# Reading text start

Media interview series: Five Questions with Josh Ellis, Features Editor for Success Magazine

Success provides its readers with practical advice, ideas and training on leadership, goal setting, time management, selling and personal development. It offers guidance and insight from CEOs, leaders, entrepreneurs and achievers.

Regular sections include Business (tools and tactics on improving sales, making better presentations, developing leadership skills and goal-setting), Relationships (advice on creating successful personal and business relationships), Wealth (how to build wealth and protect it), Well-Being (life-balance and total wellness tips for body, mind and spirit) and Making a Difference (highlights role models who inspire others to give time, talent and money).

Josh Ellis is the Features Editor here, and we’re delighted he took a few moments to chat with us this week for our media interview series. His recent stories include “Arianna Huffington’s New Success Metric,” “How Jamie Foxx Became Unstoppable,” and “Quick, Use These Apps to Save the World!.

Josh Ellis1. What causes you to pull a book out of the mail pile?

The title and subtitle have to strike me as something new and applicable to our readers. So my advice to publicists is to just be very deliberate about who you’re sending books to rather than carpet-bombing every media outlet which remotely fits the genre. I open every piece of mail I receive, but if it’s not truly personalized so that I quickly understand why it should be of interest to me, it gets tossed. And I shouldn’t admit this, but I judge books by the cover as well. If the design looks cheap, the words inside are probably cheap as well.

2. What gets your attention in a pitch?

It’s the same as with books: I want personalization of the message. I can quickly tell if you’ve put some thought into why your pitch is right for our magazine, or whether you just copy-and-pasted my name and email address among 1,000 others that day.

# Reading text end

Exercise: In the interview text above, what does the features editor say he does with a piece of mail that isn't truly personalized?

# Listing start

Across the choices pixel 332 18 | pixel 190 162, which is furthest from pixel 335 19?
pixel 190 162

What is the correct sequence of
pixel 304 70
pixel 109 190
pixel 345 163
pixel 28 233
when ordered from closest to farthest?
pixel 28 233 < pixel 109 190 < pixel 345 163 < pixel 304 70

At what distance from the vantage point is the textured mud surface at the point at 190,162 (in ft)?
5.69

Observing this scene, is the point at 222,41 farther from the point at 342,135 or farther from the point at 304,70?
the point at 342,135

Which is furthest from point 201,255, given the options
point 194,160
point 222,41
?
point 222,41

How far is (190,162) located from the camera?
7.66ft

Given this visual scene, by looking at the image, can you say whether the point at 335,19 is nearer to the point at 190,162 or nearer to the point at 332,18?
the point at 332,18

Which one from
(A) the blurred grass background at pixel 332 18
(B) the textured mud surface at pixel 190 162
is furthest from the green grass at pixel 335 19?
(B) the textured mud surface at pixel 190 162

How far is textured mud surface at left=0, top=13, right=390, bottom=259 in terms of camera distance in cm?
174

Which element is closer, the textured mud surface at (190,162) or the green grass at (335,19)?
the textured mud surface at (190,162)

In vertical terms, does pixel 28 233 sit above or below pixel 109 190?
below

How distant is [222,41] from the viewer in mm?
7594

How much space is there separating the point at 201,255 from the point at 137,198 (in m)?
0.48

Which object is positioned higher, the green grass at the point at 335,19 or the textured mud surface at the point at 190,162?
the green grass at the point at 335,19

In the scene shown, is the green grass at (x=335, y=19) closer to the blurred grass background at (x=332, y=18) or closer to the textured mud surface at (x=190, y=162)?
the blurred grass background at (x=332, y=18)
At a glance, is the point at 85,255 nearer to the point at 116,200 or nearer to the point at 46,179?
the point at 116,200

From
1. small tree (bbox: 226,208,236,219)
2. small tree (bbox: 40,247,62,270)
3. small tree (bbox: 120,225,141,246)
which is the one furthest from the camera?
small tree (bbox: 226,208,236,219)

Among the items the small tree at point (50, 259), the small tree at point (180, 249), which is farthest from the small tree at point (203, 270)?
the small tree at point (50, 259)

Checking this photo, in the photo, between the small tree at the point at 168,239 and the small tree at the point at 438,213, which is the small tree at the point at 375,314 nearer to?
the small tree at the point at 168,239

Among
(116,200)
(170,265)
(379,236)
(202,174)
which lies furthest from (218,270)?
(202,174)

# Listing end

Written solution: He tosses it.